UPD: This post unexpectedly made it to the Hacker News front page and sparked a fruitful discussion there. I'll try to summarize the key takeaways:
- vulnerability scanners tend to have lots of false positives
- some of the reported findings can already be patched in the upstream and backported
- some can be simply unrelated because they are specific to some esoteric architectures
- official base images are never (or very rarely) updated in repos (e.g.
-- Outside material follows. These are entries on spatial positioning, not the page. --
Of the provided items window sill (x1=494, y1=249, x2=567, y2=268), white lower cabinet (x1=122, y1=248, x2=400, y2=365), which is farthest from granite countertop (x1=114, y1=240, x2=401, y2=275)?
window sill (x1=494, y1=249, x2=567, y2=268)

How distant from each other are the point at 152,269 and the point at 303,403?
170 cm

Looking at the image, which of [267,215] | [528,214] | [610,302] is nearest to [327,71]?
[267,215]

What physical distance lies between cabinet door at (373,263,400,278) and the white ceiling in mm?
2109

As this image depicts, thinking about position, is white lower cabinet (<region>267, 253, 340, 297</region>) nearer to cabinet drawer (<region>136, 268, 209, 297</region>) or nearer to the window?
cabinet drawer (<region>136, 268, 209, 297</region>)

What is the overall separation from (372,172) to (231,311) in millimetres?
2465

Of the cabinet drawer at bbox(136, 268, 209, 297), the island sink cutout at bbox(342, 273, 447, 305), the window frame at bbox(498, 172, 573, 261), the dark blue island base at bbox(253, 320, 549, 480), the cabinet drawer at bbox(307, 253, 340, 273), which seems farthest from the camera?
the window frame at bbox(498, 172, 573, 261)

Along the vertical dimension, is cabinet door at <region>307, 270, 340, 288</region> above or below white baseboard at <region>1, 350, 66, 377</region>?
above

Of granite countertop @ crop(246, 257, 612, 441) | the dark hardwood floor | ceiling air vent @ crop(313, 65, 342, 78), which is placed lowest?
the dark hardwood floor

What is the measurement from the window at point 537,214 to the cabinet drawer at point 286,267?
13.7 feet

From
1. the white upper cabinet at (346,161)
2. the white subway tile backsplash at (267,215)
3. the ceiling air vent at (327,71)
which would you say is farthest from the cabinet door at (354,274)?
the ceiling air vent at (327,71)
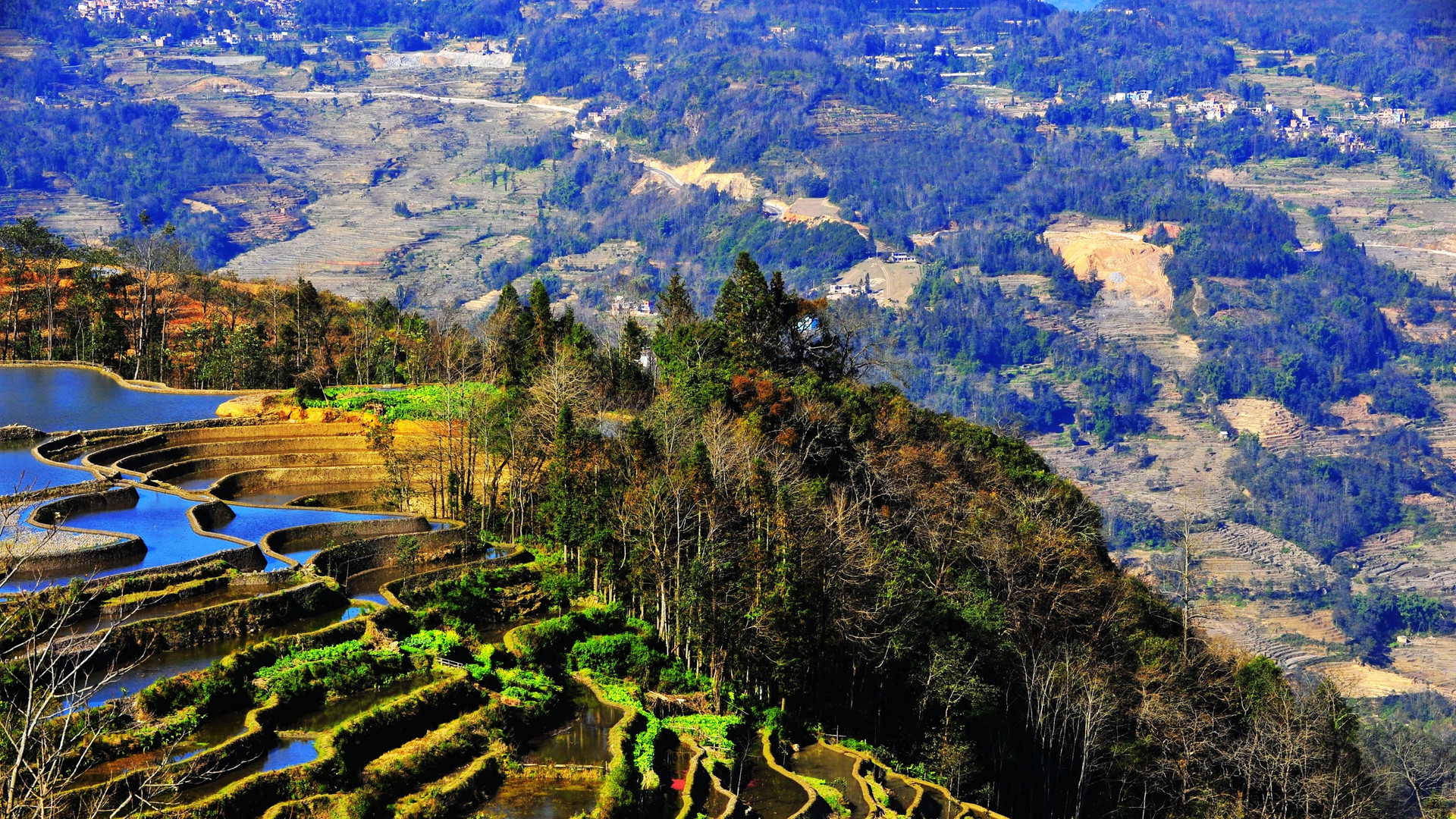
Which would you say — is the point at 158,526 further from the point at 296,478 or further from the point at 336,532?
the point at 296,478

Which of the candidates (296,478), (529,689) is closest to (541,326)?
(296,478)

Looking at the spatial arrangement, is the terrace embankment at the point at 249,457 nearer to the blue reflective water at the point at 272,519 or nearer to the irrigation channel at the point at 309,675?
the irrigation channel at the point at 309,675

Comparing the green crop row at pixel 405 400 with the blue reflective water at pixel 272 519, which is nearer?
the blue reflective water at pixel 272 519

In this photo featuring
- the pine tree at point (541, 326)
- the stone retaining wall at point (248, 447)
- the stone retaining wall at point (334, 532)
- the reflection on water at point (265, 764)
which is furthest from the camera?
the pine tree at point (541, 326)

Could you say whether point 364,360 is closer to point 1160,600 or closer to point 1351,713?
point 1160,600

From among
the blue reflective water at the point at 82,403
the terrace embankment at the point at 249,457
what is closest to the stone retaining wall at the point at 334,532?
the terrace embankment at the point at 249,457

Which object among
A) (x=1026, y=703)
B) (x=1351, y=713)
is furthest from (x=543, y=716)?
(x=1351, y=713)
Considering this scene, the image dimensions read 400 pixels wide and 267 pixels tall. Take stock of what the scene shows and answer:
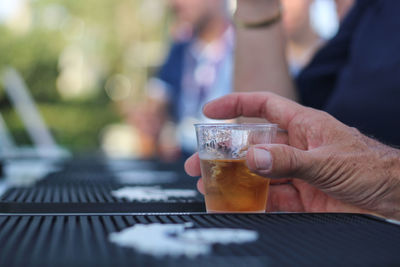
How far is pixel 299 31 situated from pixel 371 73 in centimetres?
201

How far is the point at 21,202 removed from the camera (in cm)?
91

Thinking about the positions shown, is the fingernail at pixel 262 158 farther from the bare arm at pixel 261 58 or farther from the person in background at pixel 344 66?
the bare arm at pixel 261 58

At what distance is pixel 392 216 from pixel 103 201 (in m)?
0.54

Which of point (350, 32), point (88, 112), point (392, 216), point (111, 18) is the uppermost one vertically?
point (111, 18)

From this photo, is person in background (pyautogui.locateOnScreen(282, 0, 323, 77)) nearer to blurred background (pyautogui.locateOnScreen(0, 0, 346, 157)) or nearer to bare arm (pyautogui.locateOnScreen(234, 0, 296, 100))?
bare arm (pyautogui.locateOnScreen(234, 0, 296, 100))

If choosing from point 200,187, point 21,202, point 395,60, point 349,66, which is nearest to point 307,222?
point 200,187

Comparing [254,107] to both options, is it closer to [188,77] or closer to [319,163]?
[319,163]

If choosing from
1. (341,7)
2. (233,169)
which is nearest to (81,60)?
(341,7)

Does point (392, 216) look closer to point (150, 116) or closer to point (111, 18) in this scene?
point (150, 116)

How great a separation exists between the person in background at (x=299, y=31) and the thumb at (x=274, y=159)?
2719 mm

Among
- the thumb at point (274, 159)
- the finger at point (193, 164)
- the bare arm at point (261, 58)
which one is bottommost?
the finger at point (193, 164)

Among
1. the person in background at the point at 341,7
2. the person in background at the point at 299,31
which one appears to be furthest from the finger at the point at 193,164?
the person in background at the point at 299,31

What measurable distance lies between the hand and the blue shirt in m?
0.55

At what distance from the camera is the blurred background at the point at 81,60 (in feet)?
39.4
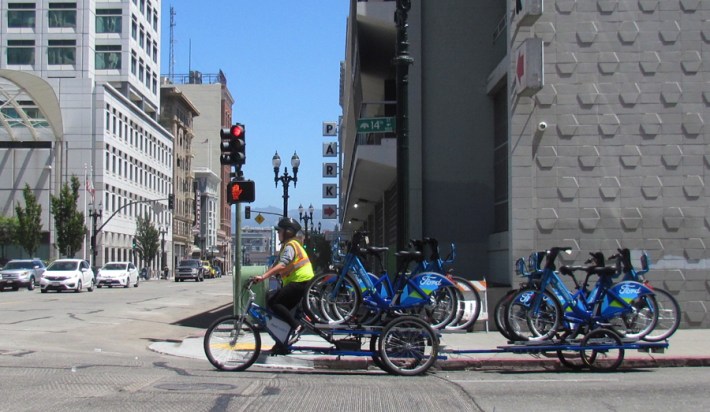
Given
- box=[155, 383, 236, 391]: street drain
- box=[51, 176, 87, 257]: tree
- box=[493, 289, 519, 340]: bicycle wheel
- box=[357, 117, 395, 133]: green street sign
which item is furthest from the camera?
box=[51, 176, 87, 257]: tree

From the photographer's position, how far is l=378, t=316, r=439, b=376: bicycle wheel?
1063 cm

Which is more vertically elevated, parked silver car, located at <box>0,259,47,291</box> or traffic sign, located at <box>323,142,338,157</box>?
traffic sign, located at <box>323,142,338,157</box>

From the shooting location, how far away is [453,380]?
10.4 meters

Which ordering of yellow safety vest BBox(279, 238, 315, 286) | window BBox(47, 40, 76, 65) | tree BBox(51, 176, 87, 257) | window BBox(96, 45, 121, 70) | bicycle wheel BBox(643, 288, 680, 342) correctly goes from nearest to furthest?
yellow safety vest BBox(279, 238, 315, 286) < bicycle wheel BBox(643, 288, 680, 342) < tree BBox(51, 176, 87, 257) < window BBox(47, 40, 76, 65) < window BBox(96, 45, 121, 70)

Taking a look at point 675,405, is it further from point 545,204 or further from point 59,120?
point 59,120

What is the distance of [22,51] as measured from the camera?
77750 mm

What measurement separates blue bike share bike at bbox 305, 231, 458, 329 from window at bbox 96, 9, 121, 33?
77.0 metres

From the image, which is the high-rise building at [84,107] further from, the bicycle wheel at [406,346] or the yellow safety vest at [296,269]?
the bicycle wheel at [406,346]

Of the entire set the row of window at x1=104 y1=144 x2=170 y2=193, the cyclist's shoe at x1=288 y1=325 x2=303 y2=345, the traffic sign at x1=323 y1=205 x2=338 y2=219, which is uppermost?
the row of window at x1=104 y1=144 x2=170 y2=193

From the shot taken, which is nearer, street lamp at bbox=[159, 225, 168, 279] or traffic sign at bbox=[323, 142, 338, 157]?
traffic sign at bbox=[323, 142, 338, 157]

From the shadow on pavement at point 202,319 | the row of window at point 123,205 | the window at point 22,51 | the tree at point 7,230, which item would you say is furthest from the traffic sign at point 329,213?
the window at point 22,51

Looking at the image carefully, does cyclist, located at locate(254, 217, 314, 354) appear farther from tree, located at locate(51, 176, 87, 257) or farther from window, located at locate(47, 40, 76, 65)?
window, located at locate(47, 40, 76, 65)

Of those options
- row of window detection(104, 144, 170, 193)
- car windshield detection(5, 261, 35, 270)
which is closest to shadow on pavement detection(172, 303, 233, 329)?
car windshield detection(5, 261, 35, 270)

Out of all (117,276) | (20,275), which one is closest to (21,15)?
(117,276)
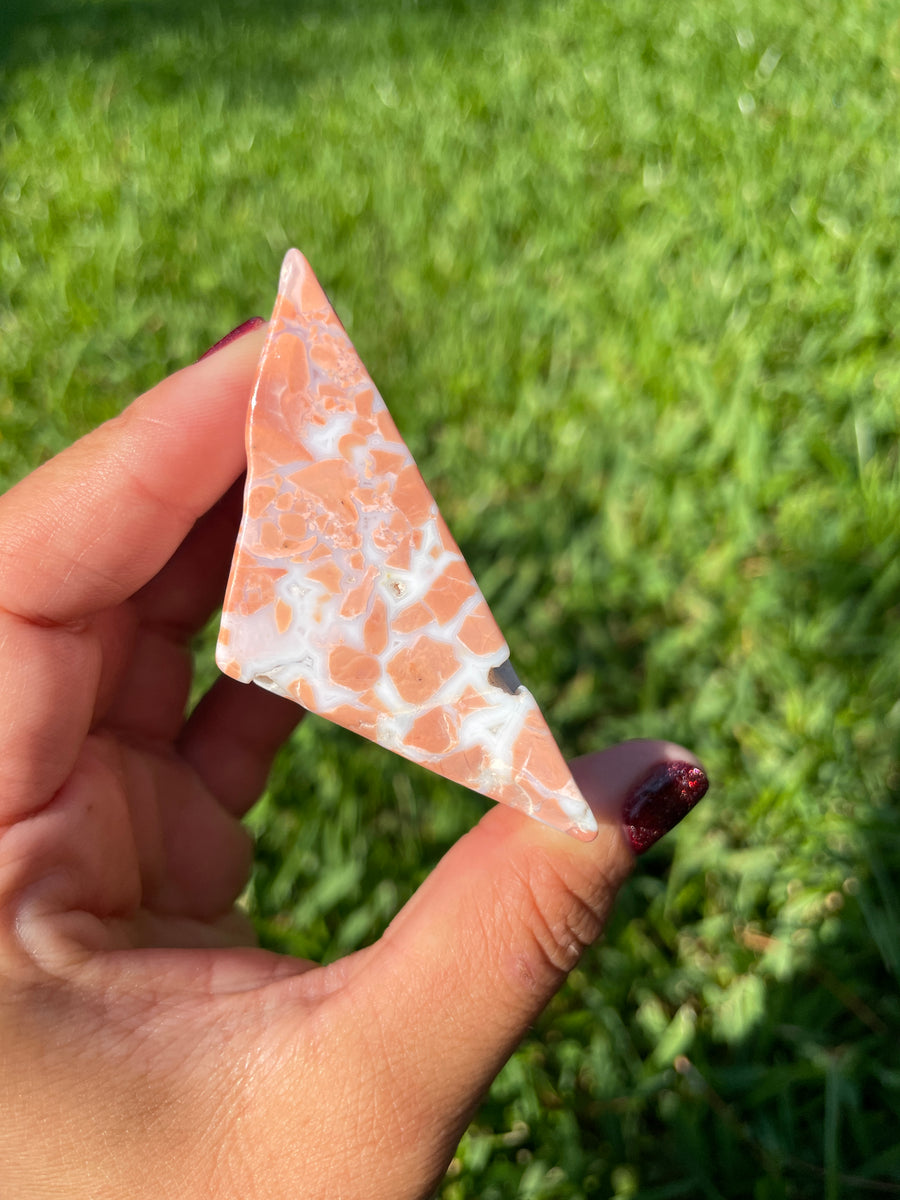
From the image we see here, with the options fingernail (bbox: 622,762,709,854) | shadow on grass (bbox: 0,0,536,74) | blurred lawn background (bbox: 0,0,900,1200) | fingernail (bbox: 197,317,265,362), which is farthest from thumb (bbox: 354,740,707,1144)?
shadow on grass (bbox: 0,0,536,74)

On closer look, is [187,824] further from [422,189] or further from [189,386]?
[422,189]

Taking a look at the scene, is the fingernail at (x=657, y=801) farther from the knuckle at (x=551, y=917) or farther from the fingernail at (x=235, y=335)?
the fingernail at (x=235, y=335)

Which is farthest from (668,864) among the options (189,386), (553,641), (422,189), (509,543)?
(422,189)

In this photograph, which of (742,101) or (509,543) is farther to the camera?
(742,101)

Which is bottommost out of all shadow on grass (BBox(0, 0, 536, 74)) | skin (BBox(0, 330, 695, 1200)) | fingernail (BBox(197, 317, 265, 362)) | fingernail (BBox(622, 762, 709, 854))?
skin (BBox(0, 330, 695, 1200))

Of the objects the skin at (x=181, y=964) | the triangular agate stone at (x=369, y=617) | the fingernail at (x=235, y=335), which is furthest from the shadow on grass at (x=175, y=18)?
the triangular agate stone at (x=369, y=617)

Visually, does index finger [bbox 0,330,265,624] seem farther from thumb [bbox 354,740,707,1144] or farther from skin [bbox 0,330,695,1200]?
thumb [bbox 354,740,707,1144]
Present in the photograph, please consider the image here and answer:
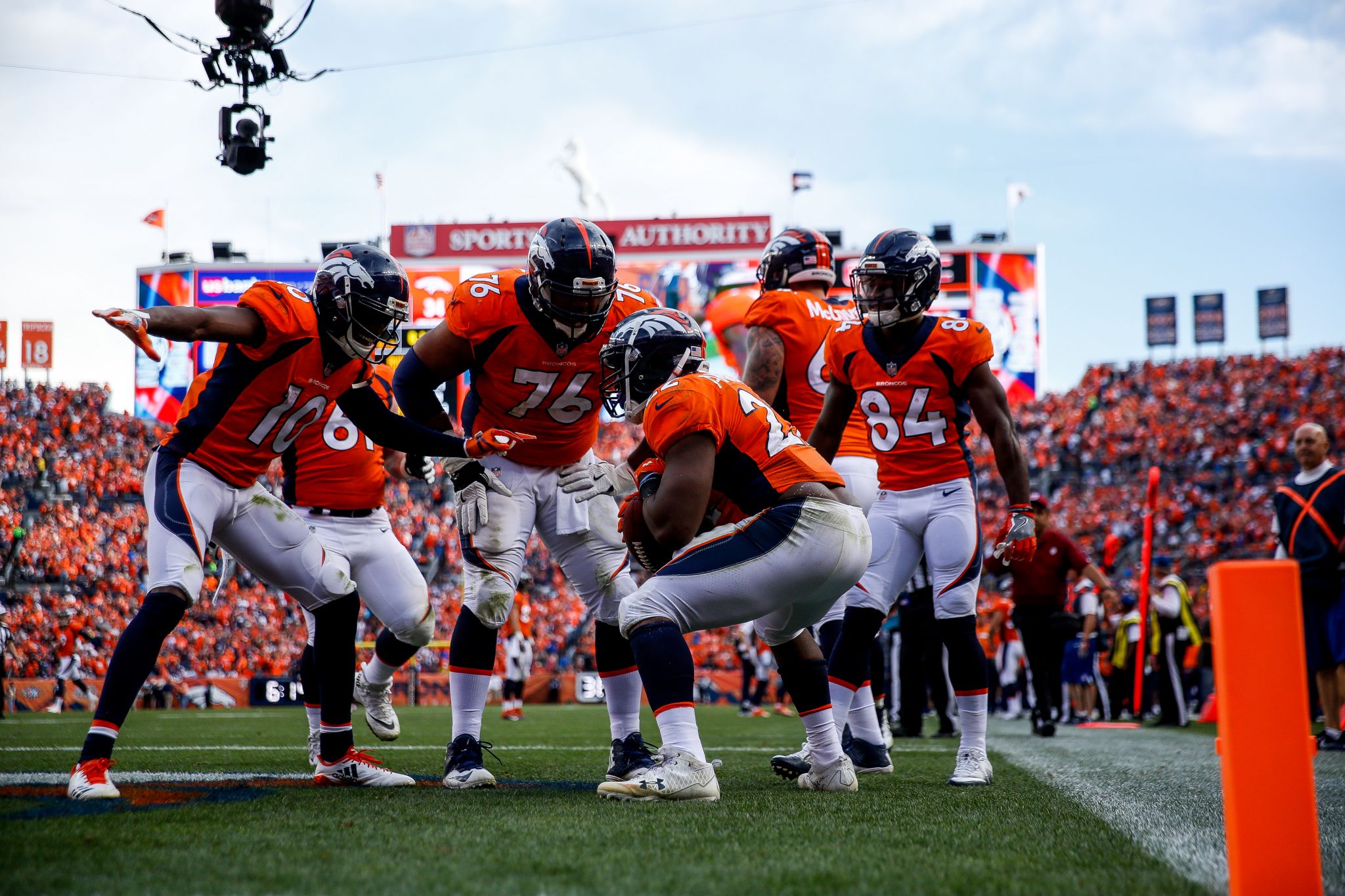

Docker Hub)
- with the raise of containers, the burden of patching OS de facto moved from admin & ops people to developers
- ...but not every developer is aware of that yet
- some people suggest adding
RUN apt-get update && apt-get -y upgradein the beginning of every Dockerfile
- I tried and it gave a very minor reduction in the case of full-fledged Debian 10 distr
- ...but others argue back that it'll result in non-reproducible builds
- and potential regressions due to backports changing the default behavior of dependencies
- which leads to a fair suggestion to control the source repositories
- ...but of course, it complicates things a lot
- and that's why the most typical solution seems to be simply ignoring the problem 🙈
- some people suggest adding
- despite very good scan results, Alpine images not always work great
- because reportedly musl libc is slower than glibc
- not every dependency library provides builds for this platform
Below is the original article.
I was hacking containers recently and noticed, that Docker started featuring the
docker scan command in the
docker build output. I've been ignoring its existence for a while, so evidently, it was time to finally try it out.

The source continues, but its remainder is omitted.